La mystique combative demeure comme un organe vestigiaire. Les mâles se transmettent l’idée que l’homme doit avoir du courage, qu’il ne doit pas craindre la mort et que, pour être vraiment digne du sexe masculin, il faut même rechercher le danger.

C’est ainsi que des jeunes fous de vingt ans s’élancent en auto, à cent cinquante kilomètres à l’heure, contre un passage à niveau fermé. Ils sont écrabouillés par le chemin de fer, la voiture est en miettes, mais les camarades diront qu’ils avaient du cran.

Il faut déboulonner le courage !

Certes, dans ces folies, comment les appeler autrement… de jeunesse, il y a de la vigueur, des muscles, du sang, une énergie qui a besoin de se dépenser ; mais il y a surtout l’amour de la gloriole ; on risque parce qu’on espère échapper et pouvoir ensuite crâner devant la galerie.

Il faut supprimer la galerie, ou plutôt il la faut assagir, de telle sorte qu’elle appelle par leur nom, des fous, les gens qui franchissent les passages à niveaux fermés.

La lâcheté n’est pas honteuse ; elle n’est que le nom d’opprobre donné à l’amour de la vie, instinct naturel et légitime.

Celui qui n’aime pas la vie peut en sortir, c’est son droit, mais pourquoi mettre à l’honneur des actes parfaitement inutiles pour la seule raison qu’ils font risquer la mort.

Se jeter à l’eau pour sauver quelqu’un, même un chien, quand on sait nager, est une bonne action, mais le faire quand on ne le sait pas est une sottise qui n’a d’excuse que l’affolement.

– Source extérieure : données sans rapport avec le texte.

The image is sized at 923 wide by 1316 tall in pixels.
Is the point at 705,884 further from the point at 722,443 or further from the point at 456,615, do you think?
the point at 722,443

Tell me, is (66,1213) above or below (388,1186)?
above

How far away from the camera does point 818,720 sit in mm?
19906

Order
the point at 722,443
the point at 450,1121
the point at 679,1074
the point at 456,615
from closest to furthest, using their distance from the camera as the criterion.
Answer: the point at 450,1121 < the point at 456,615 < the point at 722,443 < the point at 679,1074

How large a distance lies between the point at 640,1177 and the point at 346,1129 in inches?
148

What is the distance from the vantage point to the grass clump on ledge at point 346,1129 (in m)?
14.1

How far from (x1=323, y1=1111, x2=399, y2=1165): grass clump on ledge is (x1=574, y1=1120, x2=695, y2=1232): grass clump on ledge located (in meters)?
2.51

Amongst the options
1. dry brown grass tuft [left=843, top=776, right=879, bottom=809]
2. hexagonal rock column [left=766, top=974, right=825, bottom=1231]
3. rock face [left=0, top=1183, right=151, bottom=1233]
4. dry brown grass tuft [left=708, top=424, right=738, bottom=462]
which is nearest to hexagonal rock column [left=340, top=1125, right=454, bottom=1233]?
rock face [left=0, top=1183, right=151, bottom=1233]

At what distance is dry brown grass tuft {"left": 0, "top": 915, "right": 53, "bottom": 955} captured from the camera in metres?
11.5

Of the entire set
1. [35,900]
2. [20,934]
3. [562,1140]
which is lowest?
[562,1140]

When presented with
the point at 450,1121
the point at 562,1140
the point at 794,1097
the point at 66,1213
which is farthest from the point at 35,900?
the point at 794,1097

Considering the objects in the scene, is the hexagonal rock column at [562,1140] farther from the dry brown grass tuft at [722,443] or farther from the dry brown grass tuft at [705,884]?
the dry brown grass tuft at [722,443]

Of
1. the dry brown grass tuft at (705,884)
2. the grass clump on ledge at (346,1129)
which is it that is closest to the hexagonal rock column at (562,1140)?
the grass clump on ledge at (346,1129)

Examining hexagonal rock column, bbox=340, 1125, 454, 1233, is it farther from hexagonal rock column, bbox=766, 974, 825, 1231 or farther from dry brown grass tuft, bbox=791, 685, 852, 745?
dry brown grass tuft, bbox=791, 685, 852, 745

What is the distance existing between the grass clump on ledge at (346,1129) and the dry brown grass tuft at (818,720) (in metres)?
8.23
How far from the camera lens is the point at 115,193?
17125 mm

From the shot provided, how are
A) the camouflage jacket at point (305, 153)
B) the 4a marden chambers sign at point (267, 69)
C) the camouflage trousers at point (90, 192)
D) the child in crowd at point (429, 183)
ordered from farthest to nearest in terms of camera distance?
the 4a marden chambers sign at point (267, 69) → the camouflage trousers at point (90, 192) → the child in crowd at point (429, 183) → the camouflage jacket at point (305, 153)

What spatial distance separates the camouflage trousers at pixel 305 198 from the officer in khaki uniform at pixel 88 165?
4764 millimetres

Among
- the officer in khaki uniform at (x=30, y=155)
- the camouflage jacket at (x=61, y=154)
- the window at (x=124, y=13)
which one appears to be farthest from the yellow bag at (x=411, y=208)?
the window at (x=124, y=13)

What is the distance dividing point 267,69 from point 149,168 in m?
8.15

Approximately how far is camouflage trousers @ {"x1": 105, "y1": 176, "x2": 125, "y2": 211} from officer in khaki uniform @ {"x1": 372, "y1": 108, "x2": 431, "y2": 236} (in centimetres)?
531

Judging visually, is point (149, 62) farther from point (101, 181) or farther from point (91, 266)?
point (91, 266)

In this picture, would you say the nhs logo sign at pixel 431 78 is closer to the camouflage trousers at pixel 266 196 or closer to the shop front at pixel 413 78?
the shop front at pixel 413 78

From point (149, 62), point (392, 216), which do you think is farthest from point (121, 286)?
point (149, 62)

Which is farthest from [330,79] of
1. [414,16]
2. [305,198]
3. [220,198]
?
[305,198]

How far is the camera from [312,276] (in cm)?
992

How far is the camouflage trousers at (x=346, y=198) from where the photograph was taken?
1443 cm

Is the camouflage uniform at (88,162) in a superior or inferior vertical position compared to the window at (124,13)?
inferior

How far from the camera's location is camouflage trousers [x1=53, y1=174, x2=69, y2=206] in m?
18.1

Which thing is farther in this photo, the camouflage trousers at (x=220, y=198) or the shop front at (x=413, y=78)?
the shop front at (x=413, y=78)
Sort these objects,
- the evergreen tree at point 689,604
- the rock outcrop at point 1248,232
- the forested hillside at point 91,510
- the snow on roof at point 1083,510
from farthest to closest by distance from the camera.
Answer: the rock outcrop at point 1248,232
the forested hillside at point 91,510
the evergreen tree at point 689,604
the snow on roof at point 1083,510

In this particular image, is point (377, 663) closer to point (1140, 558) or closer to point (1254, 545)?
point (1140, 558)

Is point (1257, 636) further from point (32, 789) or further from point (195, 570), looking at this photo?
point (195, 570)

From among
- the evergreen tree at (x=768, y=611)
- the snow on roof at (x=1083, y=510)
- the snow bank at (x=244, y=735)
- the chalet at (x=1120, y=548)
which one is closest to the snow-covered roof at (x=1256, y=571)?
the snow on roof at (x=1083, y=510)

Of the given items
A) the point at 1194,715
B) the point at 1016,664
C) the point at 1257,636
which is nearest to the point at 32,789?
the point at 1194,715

Que dire de ces sports brutaux, où les instincts de la bête sont déchaînés à tel point qu’il y a mort d’homme. On a oublié qu’on se battait pour rire ; que c’était du sport, un jeu, de la culture physique et on tue par frénésie un partenaire qui ne vous a fait aucun mal et à qui on n’en veut d’aucune manière. Instinct naturel, instinct pernicieux ; la brute qui a tué dans la boxe, le football, etc., battra sa femme, brutalisera ses enfants, se montrera un danger social. La vie est le plus précieux des biens ; qu’importe l’argent, la gloire, les honneurs, à celui qui n’est plus. Le soldat inconnu, couché sous l’arc de triomphe, est indifférent aux comédies qui se jouent au-dessus de lui ; il ne les voit pas plus que ne les voit le cercueil où il est enfermé, matière parmi la matière.

La société d’aujourd’hui n’a pas besoin de courage ; elle n’a besoin que de l’intelligence qui donnera le moyen d’éviter tous les dangers.

Doctoresse PELLETIER.
  1. Réponse à Quinton : La guerre, état naturel des mâles.